The Tribunal continued at [34]:
“In the Practice Recommendation, the Council were being asked to achieve 90% compliance – the ICO did not state this was only in relation to the new applications, we note in particular that the ICO did not explicitly exclude the backlog from this 90% target. We have particular regard to the fact that a vast number of messages were exchanged between the parties specifically on the subject of the backlog before the enforcement notice was issued.”
The Tribunal recognised, at [33], that an enforcement notice is not issued solely because a public authority has failed to comply with a practice recommendation and that there is no requirement that the failures to comply with Part 1 of FOIA must have been explicitly raised in a practice recommendation. [33] An Enforcement Notice is not something to ensure compliance with a practice recommendation issued by the Commissioner; it is a tool to ensure compliance with Part 1 of FOIA and carries with it the potential of being dealt with as if in contempt of court if it is not complied with.

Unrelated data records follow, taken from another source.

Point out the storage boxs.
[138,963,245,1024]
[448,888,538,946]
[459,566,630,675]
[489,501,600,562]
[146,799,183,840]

What, I think, is far more significant than the overall result in this case, is what the First-tier Tribunal stated at [36] of its decision. It challenges directly a complaint that is often made by stretched public authorities when it comes to FOI: that takes resources away from other areas. Some public authorities continue to see FOI more as a “nice to have” rather than a core statutory requirement. The First-tier Tribunal states:
“We accept the difficulties public authorities have in allocating their scarce resources we accept that complying with these requirements takes resources away from other areas, however the requirement to do so is a regulatory requirement and relates to the statutory right of applicants. It is vital that a public authority abides by such requirements. Significant delays can cause real difficulties to applicants, who often need information within a particular period of time for important reasons.”
This is a clear reminder from the First-tier Tribunal, some 20 years after FOIA entered into force, that FOI is part of every public authority’s core functions. Both FOIA and the Freedom of Information (Scotland) Act 2002 contain carefully calibrated provisions to ensure that FOI spending doesn’t present an unacceptable level of burden on a public authority’s resources; the balance between spending on this core function and on other core functions has been struck by Parliament in the legislation.
Disclaimer: This article is for information purposes only and nothing in it should be taken as constituting legal advice.